Li Dandan pulled her mother in a tight embrace as soon as she emerged from a Hong Kong court’s cell holding unit, free at last from a drug trafficking case hanging over her head for nearly three years.
On November 7, 2015, Li was intercepted at Hong Kong International Airport while en route to Malaysia to help deliver clothing samples for her Nigerian boyfriend, IK, who said he would set up business in her home province of Guangdong.
In a backpack she carried were 1,983 grams of crystalline solids stored in a hidden compartment sewn into its linings.
Hong Kong prosecutors said the single mother, now 33, had trafficked 1,934 grams of methamphetamine, a drug more commonly known as Ice, worth HK$580,000 (US$73,900).

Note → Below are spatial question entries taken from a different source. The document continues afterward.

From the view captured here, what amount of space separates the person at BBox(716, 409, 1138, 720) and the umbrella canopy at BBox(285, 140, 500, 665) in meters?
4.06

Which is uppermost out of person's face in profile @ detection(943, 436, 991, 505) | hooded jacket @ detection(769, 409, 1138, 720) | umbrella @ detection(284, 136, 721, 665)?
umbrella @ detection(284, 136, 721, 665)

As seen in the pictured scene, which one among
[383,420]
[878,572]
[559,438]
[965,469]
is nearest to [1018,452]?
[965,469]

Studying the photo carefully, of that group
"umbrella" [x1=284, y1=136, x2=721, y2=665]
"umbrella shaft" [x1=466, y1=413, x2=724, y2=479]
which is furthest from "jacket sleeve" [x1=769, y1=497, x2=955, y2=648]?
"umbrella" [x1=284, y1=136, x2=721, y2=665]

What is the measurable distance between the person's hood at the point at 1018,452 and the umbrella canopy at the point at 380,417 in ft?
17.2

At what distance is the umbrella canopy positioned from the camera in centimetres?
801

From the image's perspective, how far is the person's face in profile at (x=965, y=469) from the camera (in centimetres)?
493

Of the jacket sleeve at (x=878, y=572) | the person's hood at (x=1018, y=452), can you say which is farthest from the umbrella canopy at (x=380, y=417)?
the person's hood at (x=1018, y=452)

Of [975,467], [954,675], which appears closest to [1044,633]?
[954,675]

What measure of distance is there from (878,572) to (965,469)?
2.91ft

But Li told a different story: of a love scam in which she was conned into making deliveries for a man she trusted. “I dated this Nigerian man because he did not smoke or drink. .
He struck me as a hardworking person,” she wrote in a letter to Rev John Wotherspoon, prison chaplain in July 2016. “I could not believe he was a drug trafficker.” .

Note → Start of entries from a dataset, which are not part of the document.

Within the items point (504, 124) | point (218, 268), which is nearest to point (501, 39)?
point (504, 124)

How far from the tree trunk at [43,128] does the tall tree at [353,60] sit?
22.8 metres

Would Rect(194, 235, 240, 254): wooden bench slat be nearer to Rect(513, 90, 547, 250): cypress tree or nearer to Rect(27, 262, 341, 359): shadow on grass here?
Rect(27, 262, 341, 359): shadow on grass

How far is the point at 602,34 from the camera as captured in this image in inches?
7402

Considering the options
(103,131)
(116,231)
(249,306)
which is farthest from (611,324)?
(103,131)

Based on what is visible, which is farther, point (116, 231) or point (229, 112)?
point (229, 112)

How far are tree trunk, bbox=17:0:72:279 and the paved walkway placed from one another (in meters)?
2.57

To help prove her innocence, Wotherspoon travelled to Malaysia, Bangkok, Thailand, and Guangzhou to track down IK, with the Nigerian’s picture in hand.

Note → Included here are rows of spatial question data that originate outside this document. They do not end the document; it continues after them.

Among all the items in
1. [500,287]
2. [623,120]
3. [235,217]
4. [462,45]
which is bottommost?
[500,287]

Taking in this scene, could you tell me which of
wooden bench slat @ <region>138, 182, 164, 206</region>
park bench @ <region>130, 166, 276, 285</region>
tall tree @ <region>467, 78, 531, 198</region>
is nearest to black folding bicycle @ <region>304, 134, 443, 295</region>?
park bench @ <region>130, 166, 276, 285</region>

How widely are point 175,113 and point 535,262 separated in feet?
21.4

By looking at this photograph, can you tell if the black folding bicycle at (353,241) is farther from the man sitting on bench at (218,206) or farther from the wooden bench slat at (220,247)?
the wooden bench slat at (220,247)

He visited the restaurant and hotel where they stayed together, found his address in Malaysia, and passed on the information to Hong Kong police. At trial, he testified for the defence as a character witness.
On Thursday, Li was found not guilty of drug trafficking by a unanimous jury verdict following a week-long retrial held after the previous jury had returned a split verdict of 4-3.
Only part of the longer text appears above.